In any case, I think I got a little lost-in-the-sauce. I think matching p-values and scores should be enough because scanpy can internally handle LFC when it wraps illico. I just pushed a commit with this change. Of course, if you want to match LFC, no argument from me, but I realized it's probably not essential for internal consistency.

I'm pushing the results of scores and pvals_adj which all match except the two cases highlighted in the tests.

With this in mind, I am going to push ahead with integrating illico, sorry for the churn on the log fold changes, but I think we can just let scanpy do it as along as I can get scores/pvals out of illico.

BTW: https://remydubois.github.io/illico/api.html looks both incomplete and like it's leaking internals.

@ilan-gold
Copy link
Copy Markdown
Contributor Author

Ok everything passing locally with just getting P-value and z-score from illico. This is looking good now to me at least conceptually. Last thing would be to make sure mean-var calculation is fast since we won't rely on illico (at least for now) to do logfc, but I have something for that in #4041.
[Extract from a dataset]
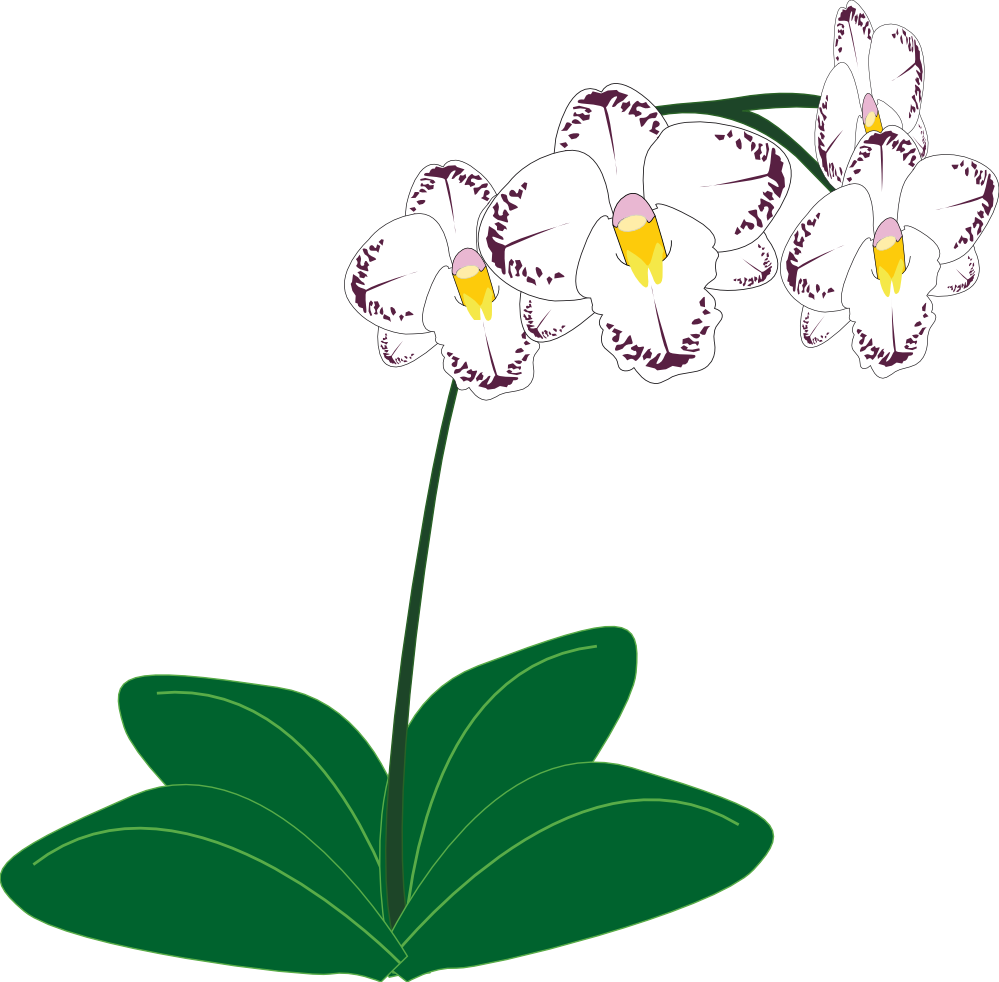Flower clipart with roots picture transparent gousicteco: Orchid Clipart Black And White Images picture transparent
I assume the LFC calculation (i.e., actually calculating the means) is the less computationally intensive part?

@remydubois
Copy link
Copy Markdown

remydubois commented Apr 13, 2026

With this in mind, I am going to push ahead with integrating illico

Ok ! That's good news to me.

Because this was bugging me out a little bit: I checked out on your ig/illico branch and indeed reproduced test failure, until I added a pbmc = ad.AnnData(pbmc.X.copy(), obs=pbmc.obs.copy(), var=pbmc.var.copy()) (in order to make sure pmbc gets stripped out of all of its metadata or attributes):

def test_illico(test, corr_method, exp_post_agg):
    from illico.asymptotic_wilcoxon import asymptotic_wilcoxon

    pbmc = pbmc68k_reduced()
    pbmc = ad.AnnData(pbmc.X.copy(), obs=pbmc.obs.copy(), var=pbmc.var.copy())
    # ... Rest of the test. They all pass on my machine

Then, all tests passed (LFC, pvals, scores, pvals_adj, up to atol=1.e-9) which I still consider good news, even with in mind that LFC will remain scanpy-computed (non-matching LFC might mean non-matching names, which would have been a real issue). The reason why my "tests" passed locally before shipping 0.5.0rc1 for PBMC was exactly because I was stripping it entirely before running and comparing outputs, just to be sure.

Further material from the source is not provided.